● Your task: Please write out this data word for word, from the line containing "How far is the" up to and including the line containing "3549 millimetres".

● Data provided:
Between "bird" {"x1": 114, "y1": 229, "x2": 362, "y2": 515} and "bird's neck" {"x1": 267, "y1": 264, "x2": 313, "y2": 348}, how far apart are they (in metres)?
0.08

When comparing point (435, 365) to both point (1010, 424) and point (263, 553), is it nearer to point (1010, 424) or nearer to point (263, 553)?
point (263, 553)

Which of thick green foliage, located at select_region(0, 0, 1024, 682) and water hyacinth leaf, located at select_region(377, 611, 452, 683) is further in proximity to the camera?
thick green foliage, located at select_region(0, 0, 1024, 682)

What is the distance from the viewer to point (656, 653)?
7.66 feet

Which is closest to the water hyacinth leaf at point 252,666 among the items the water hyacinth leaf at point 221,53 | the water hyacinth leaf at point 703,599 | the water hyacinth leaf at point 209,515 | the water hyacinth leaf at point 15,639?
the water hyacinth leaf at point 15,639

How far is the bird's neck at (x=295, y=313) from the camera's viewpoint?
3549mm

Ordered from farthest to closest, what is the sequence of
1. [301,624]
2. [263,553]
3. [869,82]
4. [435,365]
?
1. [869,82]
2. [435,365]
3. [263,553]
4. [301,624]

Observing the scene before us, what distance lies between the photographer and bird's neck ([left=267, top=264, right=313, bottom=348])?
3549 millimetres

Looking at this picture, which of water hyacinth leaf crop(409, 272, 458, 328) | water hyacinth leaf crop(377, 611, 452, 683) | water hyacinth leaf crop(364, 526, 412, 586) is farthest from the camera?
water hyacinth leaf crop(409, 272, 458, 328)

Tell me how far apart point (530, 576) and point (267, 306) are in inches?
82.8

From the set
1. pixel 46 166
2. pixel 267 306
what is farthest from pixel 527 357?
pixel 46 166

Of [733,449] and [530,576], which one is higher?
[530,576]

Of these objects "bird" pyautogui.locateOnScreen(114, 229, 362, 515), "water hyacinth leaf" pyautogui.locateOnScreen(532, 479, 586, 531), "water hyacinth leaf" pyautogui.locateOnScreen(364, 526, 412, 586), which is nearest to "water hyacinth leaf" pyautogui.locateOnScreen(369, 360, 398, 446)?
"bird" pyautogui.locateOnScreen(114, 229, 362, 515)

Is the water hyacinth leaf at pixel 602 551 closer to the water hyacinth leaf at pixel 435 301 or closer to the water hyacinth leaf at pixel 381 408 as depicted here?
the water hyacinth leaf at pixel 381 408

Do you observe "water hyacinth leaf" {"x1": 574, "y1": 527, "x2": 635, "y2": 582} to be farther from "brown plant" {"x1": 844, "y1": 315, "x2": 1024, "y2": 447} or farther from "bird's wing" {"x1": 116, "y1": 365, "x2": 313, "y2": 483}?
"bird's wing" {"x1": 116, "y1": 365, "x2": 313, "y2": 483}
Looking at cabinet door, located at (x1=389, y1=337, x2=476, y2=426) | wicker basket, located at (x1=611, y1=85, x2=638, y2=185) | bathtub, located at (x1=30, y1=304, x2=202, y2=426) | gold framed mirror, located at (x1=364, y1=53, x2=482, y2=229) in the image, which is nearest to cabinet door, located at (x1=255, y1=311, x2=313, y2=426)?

● Final answer:
How far is the bird's neck at (x=295, y=313) from the camera's viewpoint?
3549mm

Ordered from farthest to closest, what is the sequence of
1. [301,624]
2. [263,553]
3. [869,82]
4. [435,365]
?
1. [869,82]
2. [435,365]
3. [263,553]
4. [301,624]

Observing the scene before us, what distance lies between the photographer and bird's neck ([left=267, top=264, right=313, bottom=348])?
3549 millimetres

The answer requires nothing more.